6 – “La posizione dell’A.N.M. è nel senso che è pienamente condivisibile l’esigenza di riservatezza dei magistrati in ordine ai procedimenti da loro trattati, ‘con l’eccezione, [25: Risposta del Presidente dell’A.N.M. al Ministro di G. e G. del 22.11.96] prevista dal codice etico, della necessità di chiarimenti utili a correggere notizie erronee, specie per tutelare l’onorabilità di soggetti impropriamente danneggiati dalle stesse’.”

7 – “Altro profilo rilevante del riserbo è quello che investe la pubblica manifestazione di consenso o dissenso in ordine a procedimenti in corso.
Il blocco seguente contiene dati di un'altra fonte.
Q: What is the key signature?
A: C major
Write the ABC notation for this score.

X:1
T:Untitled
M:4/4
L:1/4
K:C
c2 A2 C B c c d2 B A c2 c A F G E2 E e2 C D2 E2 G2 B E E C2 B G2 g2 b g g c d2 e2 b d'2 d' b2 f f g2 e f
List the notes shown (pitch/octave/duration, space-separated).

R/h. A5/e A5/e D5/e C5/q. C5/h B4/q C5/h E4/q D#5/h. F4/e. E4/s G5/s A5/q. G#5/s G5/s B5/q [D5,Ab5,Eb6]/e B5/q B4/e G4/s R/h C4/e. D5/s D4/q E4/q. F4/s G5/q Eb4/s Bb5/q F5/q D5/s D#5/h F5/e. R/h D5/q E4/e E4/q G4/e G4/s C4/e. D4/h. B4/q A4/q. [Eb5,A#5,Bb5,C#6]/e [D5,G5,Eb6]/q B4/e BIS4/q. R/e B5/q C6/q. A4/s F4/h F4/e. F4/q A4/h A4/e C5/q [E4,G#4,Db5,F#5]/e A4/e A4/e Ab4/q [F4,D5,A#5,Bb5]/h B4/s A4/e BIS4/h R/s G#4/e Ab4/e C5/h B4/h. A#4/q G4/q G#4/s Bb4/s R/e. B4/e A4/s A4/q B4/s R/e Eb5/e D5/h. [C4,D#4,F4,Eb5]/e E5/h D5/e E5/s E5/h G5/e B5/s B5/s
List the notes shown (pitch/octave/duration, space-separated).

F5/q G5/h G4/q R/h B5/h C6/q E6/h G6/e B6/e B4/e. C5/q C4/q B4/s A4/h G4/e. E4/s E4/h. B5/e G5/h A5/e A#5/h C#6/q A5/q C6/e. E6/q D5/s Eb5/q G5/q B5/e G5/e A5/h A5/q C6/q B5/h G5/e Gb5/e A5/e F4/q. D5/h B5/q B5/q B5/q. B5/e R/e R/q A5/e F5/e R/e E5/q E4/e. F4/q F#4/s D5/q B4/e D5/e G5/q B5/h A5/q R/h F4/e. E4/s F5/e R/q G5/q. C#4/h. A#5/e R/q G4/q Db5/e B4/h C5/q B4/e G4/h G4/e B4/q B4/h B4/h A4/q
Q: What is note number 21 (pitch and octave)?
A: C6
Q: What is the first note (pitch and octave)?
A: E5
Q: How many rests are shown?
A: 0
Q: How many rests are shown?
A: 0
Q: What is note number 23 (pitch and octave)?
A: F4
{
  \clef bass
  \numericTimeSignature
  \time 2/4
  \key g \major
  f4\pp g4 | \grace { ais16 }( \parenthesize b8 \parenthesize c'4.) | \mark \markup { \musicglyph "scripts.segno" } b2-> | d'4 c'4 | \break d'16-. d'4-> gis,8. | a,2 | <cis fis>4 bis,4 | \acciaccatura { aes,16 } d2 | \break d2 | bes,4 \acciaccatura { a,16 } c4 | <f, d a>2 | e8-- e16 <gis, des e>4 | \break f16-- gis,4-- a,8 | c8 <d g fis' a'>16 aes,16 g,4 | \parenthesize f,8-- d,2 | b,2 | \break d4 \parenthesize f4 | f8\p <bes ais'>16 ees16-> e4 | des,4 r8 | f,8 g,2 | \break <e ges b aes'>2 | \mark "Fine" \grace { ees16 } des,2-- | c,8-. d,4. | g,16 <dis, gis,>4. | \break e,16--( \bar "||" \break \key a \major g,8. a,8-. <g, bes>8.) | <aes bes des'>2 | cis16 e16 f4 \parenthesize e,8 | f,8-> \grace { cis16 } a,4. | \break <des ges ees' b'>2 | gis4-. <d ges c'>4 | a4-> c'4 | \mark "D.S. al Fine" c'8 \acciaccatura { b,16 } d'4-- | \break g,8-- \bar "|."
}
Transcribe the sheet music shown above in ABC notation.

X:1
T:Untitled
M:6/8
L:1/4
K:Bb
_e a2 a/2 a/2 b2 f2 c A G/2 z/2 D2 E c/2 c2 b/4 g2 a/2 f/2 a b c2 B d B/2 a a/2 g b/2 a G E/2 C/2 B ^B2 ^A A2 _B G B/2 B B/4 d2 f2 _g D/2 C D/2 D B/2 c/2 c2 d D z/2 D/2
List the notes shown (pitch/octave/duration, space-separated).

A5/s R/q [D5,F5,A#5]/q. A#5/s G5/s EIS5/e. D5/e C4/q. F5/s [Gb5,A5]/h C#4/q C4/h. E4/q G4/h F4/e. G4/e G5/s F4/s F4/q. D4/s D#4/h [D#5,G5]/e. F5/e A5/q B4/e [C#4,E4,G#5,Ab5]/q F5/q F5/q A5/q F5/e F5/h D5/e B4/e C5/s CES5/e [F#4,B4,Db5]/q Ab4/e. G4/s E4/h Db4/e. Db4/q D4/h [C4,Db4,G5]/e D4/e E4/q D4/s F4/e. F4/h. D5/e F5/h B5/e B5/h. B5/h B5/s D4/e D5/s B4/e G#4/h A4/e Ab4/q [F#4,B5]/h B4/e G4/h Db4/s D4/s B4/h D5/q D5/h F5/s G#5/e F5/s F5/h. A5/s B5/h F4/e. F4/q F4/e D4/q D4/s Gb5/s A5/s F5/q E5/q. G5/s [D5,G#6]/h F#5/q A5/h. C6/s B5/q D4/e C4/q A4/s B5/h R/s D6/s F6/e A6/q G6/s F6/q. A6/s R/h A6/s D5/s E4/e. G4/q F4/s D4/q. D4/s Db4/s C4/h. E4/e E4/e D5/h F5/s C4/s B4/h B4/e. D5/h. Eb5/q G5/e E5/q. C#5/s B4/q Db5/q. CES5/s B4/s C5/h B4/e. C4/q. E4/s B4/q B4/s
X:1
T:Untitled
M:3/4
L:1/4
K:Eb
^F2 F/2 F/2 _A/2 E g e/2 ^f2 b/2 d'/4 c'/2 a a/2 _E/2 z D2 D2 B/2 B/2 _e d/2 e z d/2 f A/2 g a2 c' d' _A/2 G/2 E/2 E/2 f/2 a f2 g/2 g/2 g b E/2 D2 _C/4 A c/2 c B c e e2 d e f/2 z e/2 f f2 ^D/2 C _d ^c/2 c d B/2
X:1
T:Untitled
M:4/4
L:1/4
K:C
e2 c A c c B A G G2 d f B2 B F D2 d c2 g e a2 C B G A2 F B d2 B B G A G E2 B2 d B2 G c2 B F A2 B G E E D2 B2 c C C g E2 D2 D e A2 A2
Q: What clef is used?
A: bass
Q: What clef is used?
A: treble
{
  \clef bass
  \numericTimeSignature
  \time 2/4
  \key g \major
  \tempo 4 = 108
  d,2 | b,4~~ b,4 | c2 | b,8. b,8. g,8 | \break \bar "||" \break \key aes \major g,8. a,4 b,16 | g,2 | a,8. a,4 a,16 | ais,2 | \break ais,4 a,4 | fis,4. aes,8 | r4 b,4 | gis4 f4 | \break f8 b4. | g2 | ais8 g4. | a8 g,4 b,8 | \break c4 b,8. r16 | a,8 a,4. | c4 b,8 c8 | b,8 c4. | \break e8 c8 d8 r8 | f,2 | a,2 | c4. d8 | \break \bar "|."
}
Il tema, per molti anni dibattuto e controverso, ha prodotto un comune sentire su quelli che sono in questo settore i limiti ammissibili alla manifestazione del pensiero.
Il C.S.M. sostiene [28: Risoluzione del C.S.M. del 18.4..90] che “ nelle valutazioni, anche critiche, su procedimenti tuttora in corso sono indispensabili particolari cautele ed attenzioni, ferma comunque la necessità che le dichiarazioni rispettino la verità storica e non siano gratuitamente offensive.”

8 – “Del resto, in linea di principio, non è stato mai posto in dubbio [34: Parere del C.S.M. cit. sul disegno di legge governativo sulla respon. discip. dei magistrati] che il magistrato può liberamente parlare in pubblico di ogni problema politico direttamente o indirettamente riguardante la giustizia, nel senso più ampio del termine.
Ciò, peraltro, non toglie che il problema dei limiti alle esternazioni e quello della rilevanza disciplinare o meno degli stessi si pongano anche in questo vastissimo settore.”

Quanto riportato sopra offre un quadro abbastanza esaustivo sui doveri alla riservatezza che disciplinano la vita di un magistrato in qualunque luogo venga a trovarsi, ed in modo particolare in luogo pubblico, come è certamente un ristorante, e in modo ancor più speciale se egli si trovi ad esprimere in pubblico giudizi politici sulla persona oggetto di un procedimento di cui egli sia giudice.

Dunque: mi parrebbe scontato che qualcuno (credo tocchi al Csm) indagasse sulle affermazioni contenute nell’articolo de Il Giornale, per arrivare a una delle due conclusioni:

a) – Il Giornale ha riportato una notizia falsa, e quindi lo si faccia sapere per sgombrare il campo da dubbi circa l’imparzialità del giudice sul Lodo Mondadori, e per recuperare, almeno su questo punto, il prestigio della magistratura, messo in discussione dall’articolo.

b) – Il Giornale ha riportato una notizia che, dopo le opportune verifiche, anche presso lo stesso giudice interessato, risulta vera, e allora, invece di correre dal capo dello Stato (indossando i calzini turchesi o meno), si intervenga sul giudice che ha violato uno dei più importanti doveri di riservatezza, e ci si rimangi la frettolosa promozione laudativa assegnatagli.

Altrimenti, il cittadino è legittimato da questi silenzi a dubitare dell’autonomia e della imparzialità della giustizia. Chi altri, infatti, può acclarare la verità? E chi, più della giustizia, ha interesse a difendere la propria credibilità?